[[ TEXT SECTION open ]]

After the user has typed a string with '#' print out the new combined string.
test input: where I am #here
expected output: whereIam
actually output: Segmentation fault (core dumped)
Note that the spaces above separate the strings. Write two more test cases.
And that is my own code:
#include<stdio.h>
#include<stdlib.h> // for malloc
#include<string.h> // for string funs
int main(void) {
char input1[257];
printf("Please enter a string here: ");
scanf("%256s",input1);
int input1_index = 0;
while (input1[input1_index] != '#') {
input1_index++;
}
char *combined;
combined = malloc(sizeof(char)*(input1_index+1+1));
combined[0] = '\0';
strcpy(combined,input1);
printf("%s\n",combined);
return 0;
}
How to modify my code? What is the Segmentation fault (core dumped)?
Thank you all.

With scanf, the specifier %Ns consumes and discards all leading whitespace before reading non-whitespace characters - stopping when trailing whitespace is encountered or N non-whitespace characters are read.
With the input
where I am #here
this
char input1[257];
scanf("%256s", input1);
will result in the input1 buffer containing the string "where".

[[ TEXT SECTION closed ]]
[[ INFORMATION SHOWN open ]]

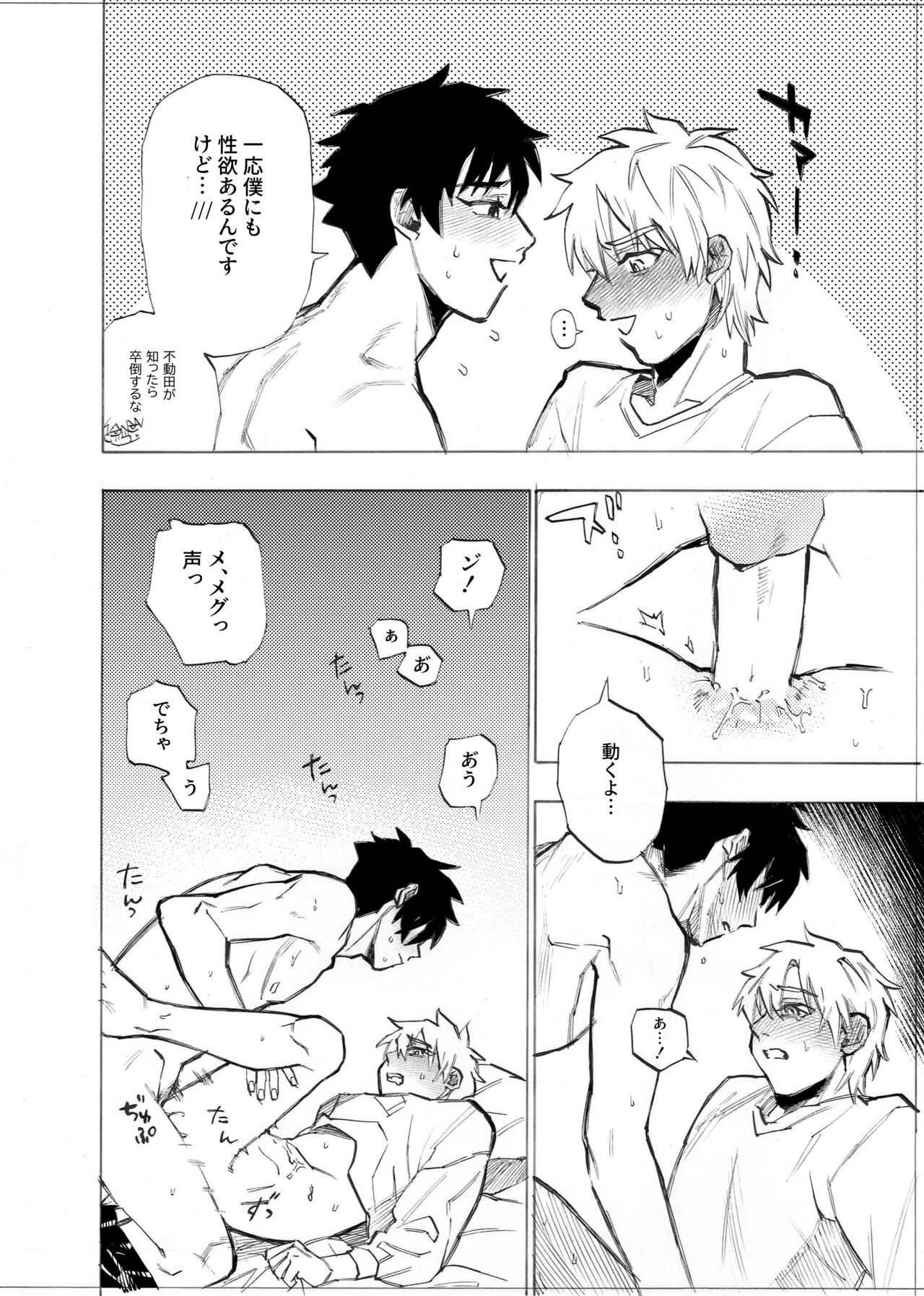 Page 188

[[ INFORMATION SHOWN closed ]]

REQUIRED TASKS ▸
1 > Transcribe the forum thread between "test input: where" and "more test cases.", inclusive.
2 > Translate this sentence from the forum thread into Spanish: "Note that the spaces above separate the strings."
3 > Answer these questions about the forum thread:
(a) What is the expected output for the test input "where I am #here"?
(b) What did the program actually output?
(c) According to the reply, what string does the input1 buffer end up containing with that input?
Work only from the forum thread.

ANSWERS TO EACH TASK ▸
1 >
test input: where I am #here
expected output: whereIam
actually output: Segmentation fault (core dumped)
Note that the spaces above separate the strings. Write two more test cases.

2 > Ten en cuenta que los espacios de arriba separan las cadenas.

3 >
(a) whereIam
(b) Segmentation fault (core dumped)
(c) "where"